Anyway, definely worth a read, and given that it's both very clearly-written and one of these double-spaced books you can get through it in no time.
COOPER HAS WRITTEN A READABLE MASTERPIECE October 7, 2008 8 out of 8 found this review helpful
I completely agree with the positive recommendations of The Economist Magazine and the reviewer. George Cooper combines a strong technical and practical investment background to produce a modern study of the best management of our complex economy. I feel Cooper opens this subject up to every thoughtful investor {regardless their background) by writing in down-to-earth English. He uses everyday examples, like a baker making and selling bread. His clear understandings of the material and deep sympathy for the reader motivate his use of these everyday examples to eliminate the need for mathematical equations. He still maintains the needed precision. I was persuaded that economic crises are inevitable, and enjoyed his ideas on how we might deal with them. I would like to recommend Cooper's clear, cogent presentation to every investor and student who is curious about how to improve our economy.

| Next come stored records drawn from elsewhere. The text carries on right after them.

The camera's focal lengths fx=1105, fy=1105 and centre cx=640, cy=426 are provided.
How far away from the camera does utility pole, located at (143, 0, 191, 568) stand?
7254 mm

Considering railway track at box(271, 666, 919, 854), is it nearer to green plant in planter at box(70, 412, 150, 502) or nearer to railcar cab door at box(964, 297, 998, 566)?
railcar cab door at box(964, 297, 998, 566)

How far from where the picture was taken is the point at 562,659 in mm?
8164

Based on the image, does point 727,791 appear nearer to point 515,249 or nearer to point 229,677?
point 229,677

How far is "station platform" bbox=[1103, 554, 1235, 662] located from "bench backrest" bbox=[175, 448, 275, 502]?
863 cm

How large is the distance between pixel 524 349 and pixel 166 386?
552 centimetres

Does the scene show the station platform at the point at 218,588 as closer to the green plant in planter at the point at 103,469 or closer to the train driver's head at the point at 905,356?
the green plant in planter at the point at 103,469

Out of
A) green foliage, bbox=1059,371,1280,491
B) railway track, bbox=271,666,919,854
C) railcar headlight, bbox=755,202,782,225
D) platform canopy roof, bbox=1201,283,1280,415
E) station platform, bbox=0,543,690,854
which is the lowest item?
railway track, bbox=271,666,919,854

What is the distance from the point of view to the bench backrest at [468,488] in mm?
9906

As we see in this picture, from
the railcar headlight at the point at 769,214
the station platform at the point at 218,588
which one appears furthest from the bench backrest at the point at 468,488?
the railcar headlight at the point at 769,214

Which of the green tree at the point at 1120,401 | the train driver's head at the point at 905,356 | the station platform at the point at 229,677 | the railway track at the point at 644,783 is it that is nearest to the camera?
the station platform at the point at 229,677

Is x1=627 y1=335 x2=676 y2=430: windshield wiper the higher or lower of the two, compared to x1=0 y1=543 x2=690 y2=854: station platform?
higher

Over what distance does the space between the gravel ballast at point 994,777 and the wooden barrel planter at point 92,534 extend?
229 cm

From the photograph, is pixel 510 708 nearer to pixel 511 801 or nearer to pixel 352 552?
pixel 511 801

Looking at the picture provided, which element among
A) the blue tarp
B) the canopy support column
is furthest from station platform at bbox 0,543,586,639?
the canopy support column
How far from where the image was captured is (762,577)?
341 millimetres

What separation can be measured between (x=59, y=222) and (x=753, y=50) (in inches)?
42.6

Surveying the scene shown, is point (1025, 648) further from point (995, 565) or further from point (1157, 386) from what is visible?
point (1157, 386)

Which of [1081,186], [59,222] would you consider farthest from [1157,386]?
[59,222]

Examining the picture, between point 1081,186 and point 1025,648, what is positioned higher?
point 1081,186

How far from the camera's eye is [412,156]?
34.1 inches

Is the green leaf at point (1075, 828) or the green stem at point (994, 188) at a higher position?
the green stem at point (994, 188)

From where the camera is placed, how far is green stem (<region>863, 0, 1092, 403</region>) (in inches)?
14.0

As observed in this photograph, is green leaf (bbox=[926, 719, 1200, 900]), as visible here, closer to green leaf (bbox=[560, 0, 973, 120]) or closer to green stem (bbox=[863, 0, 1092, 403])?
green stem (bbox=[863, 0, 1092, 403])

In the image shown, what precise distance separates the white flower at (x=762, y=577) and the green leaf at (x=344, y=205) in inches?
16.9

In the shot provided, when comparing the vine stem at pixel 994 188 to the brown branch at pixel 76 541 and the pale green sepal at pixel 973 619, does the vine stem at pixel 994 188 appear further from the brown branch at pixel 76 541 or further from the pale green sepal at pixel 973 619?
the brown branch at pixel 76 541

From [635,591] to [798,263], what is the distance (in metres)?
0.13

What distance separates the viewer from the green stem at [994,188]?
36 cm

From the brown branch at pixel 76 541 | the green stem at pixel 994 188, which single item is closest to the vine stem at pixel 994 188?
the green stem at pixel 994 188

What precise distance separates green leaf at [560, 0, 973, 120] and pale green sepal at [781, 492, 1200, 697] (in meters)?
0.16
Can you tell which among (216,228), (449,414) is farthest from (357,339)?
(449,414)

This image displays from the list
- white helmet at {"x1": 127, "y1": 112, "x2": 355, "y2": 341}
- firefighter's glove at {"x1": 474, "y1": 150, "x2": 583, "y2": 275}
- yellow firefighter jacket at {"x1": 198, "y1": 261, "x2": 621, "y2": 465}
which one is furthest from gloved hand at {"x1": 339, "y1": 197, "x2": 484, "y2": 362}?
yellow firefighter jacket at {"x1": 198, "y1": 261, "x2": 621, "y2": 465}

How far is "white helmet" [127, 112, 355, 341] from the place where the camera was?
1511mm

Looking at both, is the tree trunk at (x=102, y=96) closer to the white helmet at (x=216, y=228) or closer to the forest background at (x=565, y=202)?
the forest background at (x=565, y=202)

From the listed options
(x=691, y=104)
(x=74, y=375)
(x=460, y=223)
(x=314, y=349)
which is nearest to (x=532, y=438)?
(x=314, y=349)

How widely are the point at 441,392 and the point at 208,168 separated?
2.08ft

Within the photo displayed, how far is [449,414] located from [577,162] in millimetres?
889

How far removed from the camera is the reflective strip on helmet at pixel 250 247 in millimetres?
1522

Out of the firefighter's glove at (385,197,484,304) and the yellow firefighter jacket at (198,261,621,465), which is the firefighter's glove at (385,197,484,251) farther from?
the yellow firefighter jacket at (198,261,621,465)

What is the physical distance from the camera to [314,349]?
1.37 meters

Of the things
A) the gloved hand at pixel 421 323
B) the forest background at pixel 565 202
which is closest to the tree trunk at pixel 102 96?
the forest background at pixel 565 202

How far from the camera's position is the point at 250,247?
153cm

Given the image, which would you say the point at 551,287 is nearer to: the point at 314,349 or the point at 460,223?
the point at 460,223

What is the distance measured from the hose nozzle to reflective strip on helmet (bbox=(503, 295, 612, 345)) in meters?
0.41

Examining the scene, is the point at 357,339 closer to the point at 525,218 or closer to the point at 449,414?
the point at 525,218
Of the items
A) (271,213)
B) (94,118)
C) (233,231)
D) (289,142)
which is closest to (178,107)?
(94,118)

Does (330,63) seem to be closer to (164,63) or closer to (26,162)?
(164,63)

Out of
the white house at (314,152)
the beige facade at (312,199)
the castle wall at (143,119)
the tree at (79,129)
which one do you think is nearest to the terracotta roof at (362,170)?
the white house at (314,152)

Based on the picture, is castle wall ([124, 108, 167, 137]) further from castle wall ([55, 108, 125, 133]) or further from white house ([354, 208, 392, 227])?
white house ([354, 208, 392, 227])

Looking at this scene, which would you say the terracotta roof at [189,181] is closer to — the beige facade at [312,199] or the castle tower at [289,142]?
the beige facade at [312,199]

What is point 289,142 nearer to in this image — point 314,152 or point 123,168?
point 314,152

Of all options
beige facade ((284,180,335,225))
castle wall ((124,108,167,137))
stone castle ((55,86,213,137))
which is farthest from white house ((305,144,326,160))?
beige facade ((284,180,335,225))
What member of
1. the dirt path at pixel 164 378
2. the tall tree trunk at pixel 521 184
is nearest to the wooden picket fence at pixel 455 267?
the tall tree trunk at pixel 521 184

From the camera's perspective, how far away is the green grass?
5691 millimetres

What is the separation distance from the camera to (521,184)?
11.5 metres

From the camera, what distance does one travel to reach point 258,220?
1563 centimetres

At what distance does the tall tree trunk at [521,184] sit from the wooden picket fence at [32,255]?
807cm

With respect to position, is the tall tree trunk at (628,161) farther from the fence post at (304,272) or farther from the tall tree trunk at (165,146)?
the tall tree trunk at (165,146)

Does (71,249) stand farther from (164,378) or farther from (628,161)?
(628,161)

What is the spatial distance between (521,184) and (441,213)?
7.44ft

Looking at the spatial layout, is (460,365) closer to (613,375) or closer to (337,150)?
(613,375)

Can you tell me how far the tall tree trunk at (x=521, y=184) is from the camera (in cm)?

A perceptive book October 5, 2008 8 out of 8 found this review helpful
This book asserts that whilst efficient market theory does fit trade in goods and services generally, the evidence does not support its fitting assets such as land, and shares. It argues that as a result of what the author sees as a state of denial by most economists, economic policy targets inflation or aims to maintain continuous economic growth. The author suggests, with arguments that are said to be based on the thoughts of Keynes and Minsky and seem compelling to a non-economist, that central banks should rather target asset/land price inflation.
The author is a control engineer and a financial analyst, and his arguments resonate with this reviewer who is also an engineer by origin. What would be interesting is to have reasoned comments from an open minded professonal economist.
That said the book is a good read and for the curious a very different analysis of the financial turmoil of 2008.
Excellent insight into the conditions that created the current financial crisis September 30, 2008 11 out of 12 found this review helpful
172 page analysis of the origin of the current financial crisis. Author argues that the widely accepted Efficient Markets theory has dominated economic thinking of the management of the economy/financial markets. Alas, the facts do not support this theory. Crisis appear far more frequently that theory suggests. In fact, he argues that financial systems are prone to the formation of boom-bust cycles. As an example, rising property prices give lenders a false sense of security in increasing lending money, which in turn increases property prices, which in turn "justifies" lending the money and so on. He discusses the role of central banks and their failure to address the problems of excessive credit creation. Current solutions to the crisis include allowing markets to sort out the problem themselves (the Great Depression route);encourage yet another huge debt-fuelled spending spree; or let inflation rip thereby debasing the outstanding stock of debt. The author argues for a more regular "hand on the tiller" approach, preventing excesses from appearing in the economy. Highly recommended.